=== Data shown ===
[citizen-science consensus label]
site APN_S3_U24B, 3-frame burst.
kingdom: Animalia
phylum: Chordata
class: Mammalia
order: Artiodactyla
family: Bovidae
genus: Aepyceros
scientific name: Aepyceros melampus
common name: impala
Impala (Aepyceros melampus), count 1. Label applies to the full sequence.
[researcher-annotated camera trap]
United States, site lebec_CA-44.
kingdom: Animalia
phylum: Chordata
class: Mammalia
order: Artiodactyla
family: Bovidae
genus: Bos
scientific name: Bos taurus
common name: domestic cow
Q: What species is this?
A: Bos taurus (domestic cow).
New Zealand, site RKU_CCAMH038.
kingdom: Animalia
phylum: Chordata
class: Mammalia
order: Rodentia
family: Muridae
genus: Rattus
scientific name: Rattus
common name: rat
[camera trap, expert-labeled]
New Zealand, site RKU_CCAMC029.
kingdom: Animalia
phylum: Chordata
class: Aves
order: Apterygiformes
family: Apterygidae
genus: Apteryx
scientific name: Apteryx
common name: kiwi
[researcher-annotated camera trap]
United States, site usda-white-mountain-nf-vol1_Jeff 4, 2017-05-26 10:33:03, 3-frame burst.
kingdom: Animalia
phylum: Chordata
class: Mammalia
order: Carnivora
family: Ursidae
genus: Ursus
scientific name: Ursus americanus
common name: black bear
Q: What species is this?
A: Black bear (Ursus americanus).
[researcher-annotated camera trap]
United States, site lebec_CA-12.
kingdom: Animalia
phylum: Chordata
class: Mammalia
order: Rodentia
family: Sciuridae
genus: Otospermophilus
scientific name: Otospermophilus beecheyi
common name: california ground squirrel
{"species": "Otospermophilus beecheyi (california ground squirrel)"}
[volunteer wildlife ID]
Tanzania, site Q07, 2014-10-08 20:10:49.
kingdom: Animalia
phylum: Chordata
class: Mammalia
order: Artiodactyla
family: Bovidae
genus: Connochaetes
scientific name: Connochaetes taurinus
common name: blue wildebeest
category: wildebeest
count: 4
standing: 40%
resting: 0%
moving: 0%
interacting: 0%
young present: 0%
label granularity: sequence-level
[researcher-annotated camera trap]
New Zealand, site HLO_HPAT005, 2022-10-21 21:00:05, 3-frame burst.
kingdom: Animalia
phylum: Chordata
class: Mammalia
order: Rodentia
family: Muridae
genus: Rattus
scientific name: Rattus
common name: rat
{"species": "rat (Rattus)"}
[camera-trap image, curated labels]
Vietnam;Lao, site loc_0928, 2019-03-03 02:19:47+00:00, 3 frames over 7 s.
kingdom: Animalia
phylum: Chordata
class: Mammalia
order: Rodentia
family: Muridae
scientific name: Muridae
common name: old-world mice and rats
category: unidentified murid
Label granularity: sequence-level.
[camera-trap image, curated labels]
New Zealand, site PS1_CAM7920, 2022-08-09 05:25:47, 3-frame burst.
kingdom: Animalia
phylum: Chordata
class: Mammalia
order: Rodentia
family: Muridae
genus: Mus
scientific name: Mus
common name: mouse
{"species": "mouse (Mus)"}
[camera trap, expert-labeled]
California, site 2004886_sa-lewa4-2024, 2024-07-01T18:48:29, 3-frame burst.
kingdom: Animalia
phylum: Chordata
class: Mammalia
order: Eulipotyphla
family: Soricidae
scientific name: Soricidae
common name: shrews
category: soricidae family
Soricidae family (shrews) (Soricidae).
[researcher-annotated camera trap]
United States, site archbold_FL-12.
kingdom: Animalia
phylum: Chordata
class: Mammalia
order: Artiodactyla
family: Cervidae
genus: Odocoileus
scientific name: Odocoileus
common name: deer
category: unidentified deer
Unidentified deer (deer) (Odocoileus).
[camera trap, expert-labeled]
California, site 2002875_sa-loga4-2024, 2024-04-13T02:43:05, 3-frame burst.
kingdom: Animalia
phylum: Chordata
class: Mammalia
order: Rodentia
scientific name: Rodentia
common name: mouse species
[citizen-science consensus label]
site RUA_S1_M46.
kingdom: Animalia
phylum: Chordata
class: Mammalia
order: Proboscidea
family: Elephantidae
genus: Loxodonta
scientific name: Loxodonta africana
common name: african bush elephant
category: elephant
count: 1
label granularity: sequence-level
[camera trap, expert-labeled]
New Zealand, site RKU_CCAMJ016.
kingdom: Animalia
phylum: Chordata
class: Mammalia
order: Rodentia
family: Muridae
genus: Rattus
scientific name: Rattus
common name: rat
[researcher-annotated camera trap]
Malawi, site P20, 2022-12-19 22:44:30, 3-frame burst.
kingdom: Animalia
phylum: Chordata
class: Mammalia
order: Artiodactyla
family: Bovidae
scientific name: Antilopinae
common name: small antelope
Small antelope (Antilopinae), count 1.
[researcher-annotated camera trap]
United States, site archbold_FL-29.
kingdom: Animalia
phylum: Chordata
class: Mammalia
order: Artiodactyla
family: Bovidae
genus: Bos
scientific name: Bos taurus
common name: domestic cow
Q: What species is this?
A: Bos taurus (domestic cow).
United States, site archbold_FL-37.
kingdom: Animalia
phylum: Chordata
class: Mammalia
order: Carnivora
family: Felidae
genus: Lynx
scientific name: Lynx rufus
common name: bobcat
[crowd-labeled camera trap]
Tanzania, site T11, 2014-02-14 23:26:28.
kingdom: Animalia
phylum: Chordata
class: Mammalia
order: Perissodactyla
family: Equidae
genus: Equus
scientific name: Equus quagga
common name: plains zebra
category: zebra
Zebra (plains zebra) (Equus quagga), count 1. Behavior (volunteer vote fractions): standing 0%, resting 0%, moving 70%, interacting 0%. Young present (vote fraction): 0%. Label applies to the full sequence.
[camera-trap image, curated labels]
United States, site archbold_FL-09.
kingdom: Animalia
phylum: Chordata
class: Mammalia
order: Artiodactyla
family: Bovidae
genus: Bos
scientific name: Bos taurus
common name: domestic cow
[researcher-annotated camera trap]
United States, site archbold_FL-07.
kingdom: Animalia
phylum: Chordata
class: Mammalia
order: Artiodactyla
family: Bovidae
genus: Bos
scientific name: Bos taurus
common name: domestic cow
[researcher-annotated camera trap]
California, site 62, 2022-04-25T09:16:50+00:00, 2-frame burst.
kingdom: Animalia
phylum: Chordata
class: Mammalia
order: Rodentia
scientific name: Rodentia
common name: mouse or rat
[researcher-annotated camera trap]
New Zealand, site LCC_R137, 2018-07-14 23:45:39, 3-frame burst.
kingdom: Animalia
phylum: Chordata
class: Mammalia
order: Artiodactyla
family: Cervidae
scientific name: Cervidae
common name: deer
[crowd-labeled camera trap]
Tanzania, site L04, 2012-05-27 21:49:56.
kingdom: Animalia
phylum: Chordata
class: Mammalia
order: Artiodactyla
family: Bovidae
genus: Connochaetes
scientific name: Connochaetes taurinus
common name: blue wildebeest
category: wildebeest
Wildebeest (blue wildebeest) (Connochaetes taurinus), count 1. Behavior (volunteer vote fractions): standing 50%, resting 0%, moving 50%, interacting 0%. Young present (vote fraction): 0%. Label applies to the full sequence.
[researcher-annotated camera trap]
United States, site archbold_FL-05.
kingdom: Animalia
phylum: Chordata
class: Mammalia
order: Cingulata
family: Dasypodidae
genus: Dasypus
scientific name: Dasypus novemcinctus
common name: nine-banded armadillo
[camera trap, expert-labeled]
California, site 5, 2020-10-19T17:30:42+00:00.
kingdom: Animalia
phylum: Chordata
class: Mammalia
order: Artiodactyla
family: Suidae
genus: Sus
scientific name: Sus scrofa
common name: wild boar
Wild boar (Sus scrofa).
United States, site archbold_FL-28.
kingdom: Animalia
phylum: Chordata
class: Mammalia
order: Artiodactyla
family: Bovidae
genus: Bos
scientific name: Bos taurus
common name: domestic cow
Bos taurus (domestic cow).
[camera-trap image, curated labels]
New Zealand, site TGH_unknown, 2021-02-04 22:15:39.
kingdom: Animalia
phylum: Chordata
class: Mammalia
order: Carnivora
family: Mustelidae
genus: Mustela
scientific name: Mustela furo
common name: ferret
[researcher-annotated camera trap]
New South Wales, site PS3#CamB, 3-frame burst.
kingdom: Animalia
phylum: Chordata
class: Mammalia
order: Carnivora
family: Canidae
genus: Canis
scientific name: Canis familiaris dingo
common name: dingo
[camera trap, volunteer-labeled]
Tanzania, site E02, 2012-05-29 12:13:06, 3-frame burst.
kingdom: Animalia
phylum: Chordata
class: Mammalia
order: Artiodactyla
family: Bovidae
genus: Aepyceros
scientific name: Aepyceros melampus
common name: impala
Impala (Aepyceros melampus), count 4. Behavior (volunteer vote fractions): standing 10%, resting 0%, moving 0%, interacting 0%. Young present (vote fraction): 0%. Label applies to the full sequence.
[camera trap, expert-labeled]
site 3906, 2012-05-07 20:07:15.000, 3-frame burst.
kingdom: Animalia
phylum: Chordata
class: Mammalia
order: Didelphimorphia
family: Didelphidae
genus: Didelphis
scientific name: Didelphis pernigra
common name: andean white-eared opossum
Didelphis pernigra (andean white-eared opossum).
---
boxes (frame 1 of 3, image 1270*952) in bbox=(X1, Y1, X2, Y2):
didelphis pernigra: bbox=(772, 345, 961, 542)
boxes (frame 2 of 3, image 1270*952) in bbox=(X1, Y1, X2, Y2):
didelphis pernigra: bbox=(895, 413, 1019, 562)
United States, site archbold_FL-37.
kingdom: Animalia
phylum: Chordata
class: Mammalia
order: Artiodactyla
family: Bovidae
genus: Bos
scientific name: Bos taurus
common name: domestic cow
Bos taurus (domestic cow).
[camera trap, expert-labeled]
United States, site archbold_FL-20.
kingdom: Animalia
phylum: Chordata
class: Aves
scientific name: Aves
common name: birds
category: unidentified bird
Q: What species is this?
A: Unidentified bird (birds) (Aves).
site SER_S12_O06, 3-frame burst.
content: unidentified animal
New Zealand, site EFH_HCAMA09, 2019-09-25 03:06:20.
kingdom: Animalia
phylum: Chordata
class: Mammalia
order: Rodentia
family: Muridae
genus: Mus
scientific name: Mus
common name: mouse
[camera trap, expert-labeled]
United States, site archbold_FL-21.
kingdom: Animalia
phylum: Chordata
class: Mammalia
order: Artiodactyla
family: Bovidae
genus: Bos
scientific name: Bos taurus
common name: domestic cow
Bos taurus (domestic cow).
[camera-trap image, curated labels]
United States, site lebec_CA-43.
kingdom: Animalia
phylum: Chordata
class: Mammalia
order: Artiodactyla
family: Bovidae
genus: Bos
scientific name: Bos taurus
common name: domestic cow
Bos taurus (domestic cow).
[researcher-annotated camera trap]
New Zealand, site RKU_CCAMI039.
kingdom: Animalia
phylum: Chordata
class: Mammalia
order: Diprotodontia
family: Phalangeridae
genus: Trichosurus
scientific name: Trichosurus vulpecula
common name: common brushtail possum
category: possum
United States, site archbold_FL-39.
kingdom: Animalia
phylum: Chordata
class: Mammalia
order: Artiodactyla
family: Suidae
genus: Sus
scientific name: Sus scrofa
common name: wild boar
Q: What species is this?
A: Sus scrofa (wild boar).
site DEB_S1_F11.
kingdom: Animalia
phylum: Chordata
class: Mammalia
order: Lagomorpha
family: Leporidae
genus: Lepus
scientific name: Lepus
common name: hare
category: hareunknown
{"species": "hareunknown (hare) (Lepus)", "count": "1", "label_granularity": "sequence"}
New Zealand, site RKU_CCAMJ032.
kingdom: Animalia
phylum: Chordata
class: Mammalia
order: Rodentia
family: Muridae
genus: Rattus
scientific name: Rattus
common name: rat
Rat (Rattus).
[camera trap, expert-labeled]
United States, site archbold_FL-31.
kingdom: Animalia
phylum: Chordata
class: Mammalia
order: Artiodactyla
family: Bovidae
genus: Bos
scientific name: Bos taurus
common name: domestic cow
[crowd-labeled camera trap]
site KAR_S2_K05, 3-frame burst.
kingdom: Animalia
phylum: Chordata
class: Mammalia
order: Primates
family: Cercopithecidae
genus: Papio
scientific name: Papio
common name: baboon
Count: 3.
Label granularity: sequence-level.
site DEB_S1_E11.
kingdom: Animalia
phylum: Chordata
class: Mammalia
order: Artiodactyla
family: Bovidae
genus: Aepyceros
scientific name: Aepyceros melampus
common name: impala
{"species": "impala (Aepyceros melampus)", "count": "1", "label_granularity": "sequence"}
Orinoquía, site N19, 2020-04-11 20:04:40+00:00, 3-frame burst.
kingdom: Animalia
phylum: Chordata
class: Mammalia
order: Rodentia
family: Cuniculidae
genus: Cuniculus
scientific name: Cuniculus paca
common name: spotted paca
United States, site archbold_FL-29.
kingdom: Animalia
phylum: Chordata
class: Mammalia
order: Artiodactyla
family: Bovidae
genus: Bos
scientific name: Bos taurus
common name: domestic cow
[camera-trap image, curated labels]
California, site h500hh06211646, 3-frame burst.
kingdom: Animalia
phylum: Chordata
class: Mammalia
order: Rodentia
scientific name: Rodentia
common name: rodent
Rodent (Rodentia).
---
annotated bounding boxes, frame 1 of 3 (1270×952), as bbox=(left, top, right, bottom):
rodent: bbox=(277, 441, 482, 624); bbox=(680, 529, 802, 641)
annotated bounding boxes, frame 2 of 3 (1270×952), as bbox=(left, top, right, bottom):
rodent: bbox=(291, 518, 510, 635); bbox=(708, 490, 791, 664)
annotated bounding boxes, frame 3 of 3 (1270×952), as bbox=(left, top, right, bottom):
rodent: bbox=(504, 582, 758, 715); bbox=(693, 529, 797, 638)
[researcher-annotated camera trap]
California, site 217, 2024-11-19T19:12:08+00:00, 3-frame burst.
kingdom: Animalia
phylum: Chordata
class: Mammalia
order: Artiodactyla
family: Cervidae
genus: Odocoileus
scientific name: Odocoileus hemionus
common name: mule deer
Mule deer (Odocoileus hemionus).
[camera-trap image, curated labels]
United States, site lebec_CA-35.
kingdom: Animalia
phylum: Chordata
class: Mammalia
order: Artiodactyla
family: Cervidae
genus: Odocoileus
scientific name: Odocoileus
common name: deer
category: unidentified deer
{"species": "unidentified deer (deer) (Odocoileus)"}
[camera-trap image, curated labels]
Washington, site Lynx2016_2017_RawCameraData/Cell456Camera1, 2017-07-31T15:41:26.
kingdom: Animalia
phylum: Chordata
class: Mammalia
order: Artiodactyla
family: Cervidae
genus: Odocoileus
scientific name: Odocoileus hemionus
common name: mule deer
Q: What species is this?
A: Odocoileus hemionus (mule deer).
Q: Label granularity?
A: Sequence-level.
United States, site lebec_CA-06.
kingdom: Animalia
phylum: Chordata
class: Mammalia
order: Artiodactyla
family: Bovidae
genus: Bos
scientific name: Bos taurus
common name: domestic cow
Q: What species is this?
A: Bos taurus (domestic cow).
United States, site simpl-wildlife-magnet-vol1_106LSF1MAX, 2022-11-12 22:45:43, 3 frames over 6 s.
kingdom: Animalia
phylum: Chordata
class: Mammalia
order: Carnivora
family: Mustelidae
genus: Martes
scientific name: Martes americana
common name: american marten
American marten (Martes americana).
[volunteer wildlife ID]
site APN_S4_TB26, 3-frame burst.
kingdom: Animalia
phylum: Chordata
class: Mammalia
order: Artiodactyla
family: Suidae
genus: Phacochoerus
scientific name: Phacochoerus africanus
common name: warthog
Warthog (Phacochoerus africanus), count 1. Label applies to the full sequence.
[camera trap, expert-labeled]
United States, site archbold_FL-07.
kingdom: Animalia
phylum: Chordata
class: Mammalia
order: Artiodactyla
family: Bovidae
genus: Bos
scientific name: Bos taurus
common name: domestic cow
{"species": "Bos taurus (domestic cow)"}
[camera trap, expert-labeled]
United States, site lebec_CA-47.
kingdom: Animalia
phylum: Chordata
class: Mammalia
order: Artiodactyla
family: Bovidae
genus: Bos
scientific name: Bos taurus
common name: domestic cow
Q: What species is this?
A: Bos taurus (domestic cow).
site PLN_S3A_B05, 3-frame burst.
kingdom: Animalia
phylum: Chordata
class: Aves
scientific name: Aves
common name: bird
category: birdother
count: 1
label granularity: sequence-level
===
Task prompt
Your answer must consist only of the lines from the start of the records above through the line with "common name: black bear", each retyped exactly.

Output of the task
[citizen-science consensus label]
site APN_S3_U24B, 3-frame burst.
kingdom: Animalia
phylum: Chordata
class: Mammalia
order: Artiodactyla
family: Bovidae
genus: Aepyceros
scientific name: Aepyceros melampus
common name: impala
Impala (Aepyceros melampus), count 1. Label applies to the full sequence.
[researcher-annotated camera trap]
United States, site lebec_CA-44.
kingdom: Animalia
phylum: Chordata
class: Mammalia
order: Artiodactyla
family: Bovidae
genus: Bos
scientific name: Bos taurus
common name: domestic cow
Q: What species is this?
A: Bos taurus (domestic cow).
New Zealand, site RKU_CCAMH038.
kingdom: Animalia
phylum: Chordata
class: Mammalia
order: Rodentia
family: Muridae
genus: Rattus
scientific name: Rattus
common name: rat
[camera trap, expert-labeled]
New Zealand, site RKU_CCAMC029.
kingdom: Animalia
phylum: Chordata
class: Aves
order: Apterygiformes
family: Apterygidae
genus: Apteryx
scientific name: Apteryx
common name: kiwi
[researcher-annotated camera trap]
United States, site usda-white-mountain-nf-vol1_Jeff 4, 2017-05-26 10:33:03, 3-frame burst.
kingdom: Animalia
phylum: Chordata
class: Mammalia
order: Carnivora
family: Ursidae
genus: Ursus
scientific name: Ursus americanus
common name: black bear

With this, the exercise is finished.